Bell to lead Eastpointe
By Matt Shaw
Published in News on December 8, 2004 1:59 PM
KINSTON -- The East-pointe Board of Directors chose John M. Bell Tuesday night as its vice chairman for the next year.
Bell is the first Wayne County representative to have a leadership position at Eastpointe, which provides mental health and other services in a four-county area.
Rebecca Judge of Duplin County was elected chairman. She replaces former Lenoir County Commissioner Oscar Herring, who had led the board since its formation in July 2003.
Eastpointe has gone through some growing pains, including meetings where directors heatedly argued. But Bell, a Wayne County commissioner, feels confident about the current direction.
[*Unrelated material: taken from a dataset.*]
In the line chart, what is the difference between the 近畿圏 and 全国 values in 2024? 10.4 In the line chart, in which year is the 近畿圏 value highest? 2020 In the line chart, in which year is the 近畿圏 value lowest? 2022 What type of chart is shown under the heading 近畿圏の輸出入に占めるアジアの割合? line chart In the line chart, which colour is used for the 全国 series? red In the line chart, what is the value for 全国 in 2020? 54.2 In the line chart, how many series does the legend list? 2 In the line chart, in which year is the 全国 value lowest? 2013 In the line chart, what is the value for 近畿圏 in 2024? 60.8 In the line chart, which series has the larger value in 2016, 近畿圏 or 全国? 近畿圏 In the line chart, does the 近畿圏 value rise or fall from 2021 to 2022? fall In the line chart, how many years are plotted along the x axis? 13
"Things have changed a lot and settled down," he said after the meeting.
Eastpointe Director Jack St. Clair and his staff have done a good job to respond to the four counties' concerns, he added. St. Clair is meeting regularly with the county managers to update them on his agency's progress toward the state's mental health reform goals.
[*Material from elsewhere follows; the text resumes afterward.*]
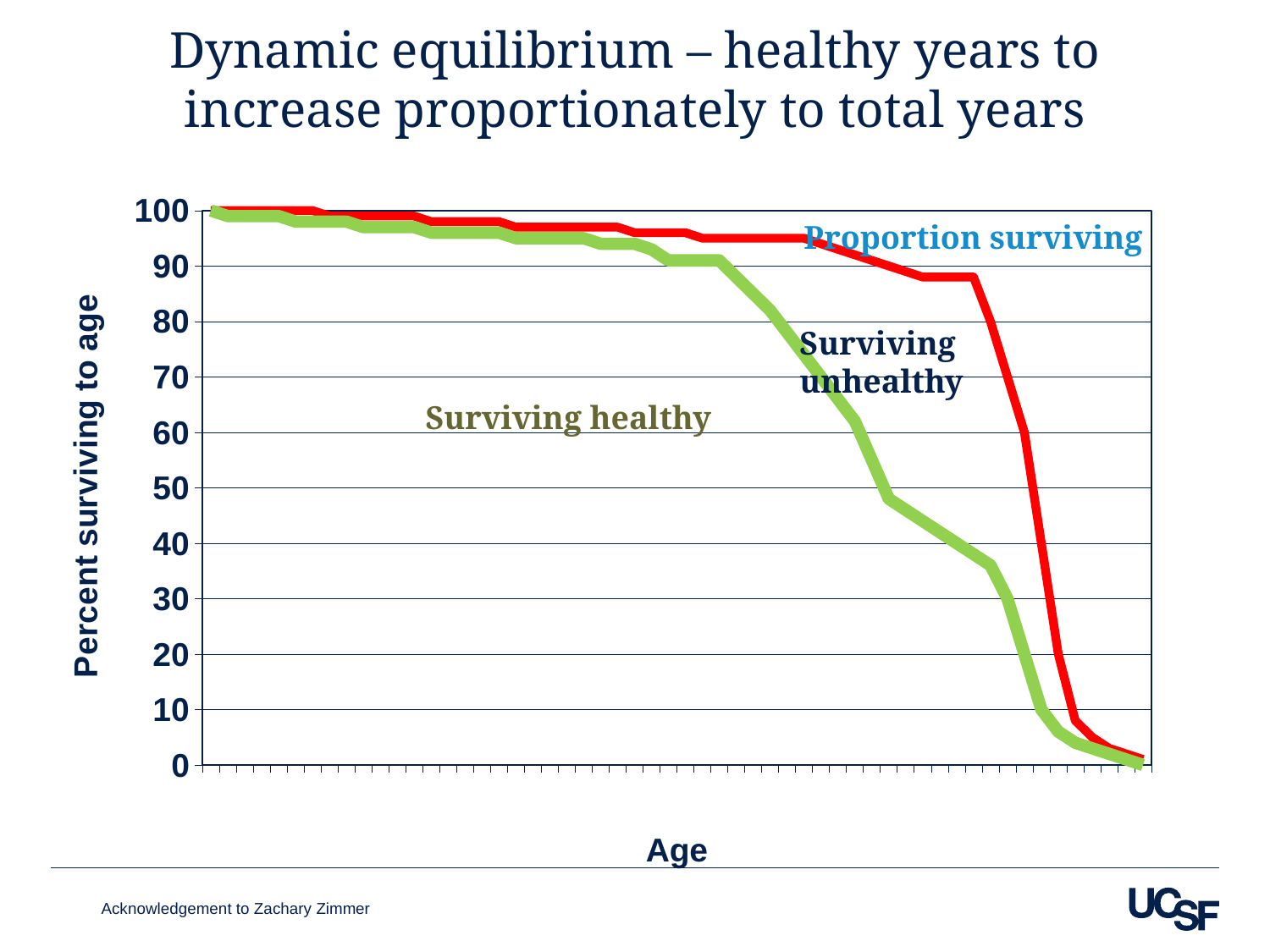
Do the plotted values rise or fall as age increases along the x axis? fall Which line lies higher on the chart, the red 'Proportion surviving' line or the green 'Surviving healthy' line? Proportion surviving How many lines are plotted on the chart? 2 What kind of chart is shown on the slide? line chart Which line drops toward zero at a younger age, 'Proportion surviving' or 'Surviving healthy'? Surviving healthy What is the title of the vertical axis? Percent surviving to age What label is given to the gap between the red and green lines? Surviving unhealthy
"They're really paying a lot more attention to us," Bell said.
Bell had also been nominated as vice chairman last year but declined the nomination, saying that he didn't have the time to devote to the post.
Director Floyd McCullouch, of Goldsbor, thanked Herring for his leadership. "We've been extremely lucky to have him," McCullouch said. "I'm a die-hard Democrat, but this Republican has worked like heck when he didn't have to."
The board had a light agenda because the meeting, held at Abbott's Buffet, also served as its Christmas party. Some directors brought their spouses.
The directors will get back to work next month with a retreat, scheduled Jan. 7-9 in New Bern.
Eastpointe was formed in July 2003 from a merger of the Wayne County Mental Health Center and the Duplin-Sampson-Lenoir center. It provides mental health, developmental disability and substance abuse services in the four counties.
From July 2003-June 2004, Eastpointe served 14,483 people in the four-county area. Around 5,700 of the clients were from Wayne County. About half the clients were children.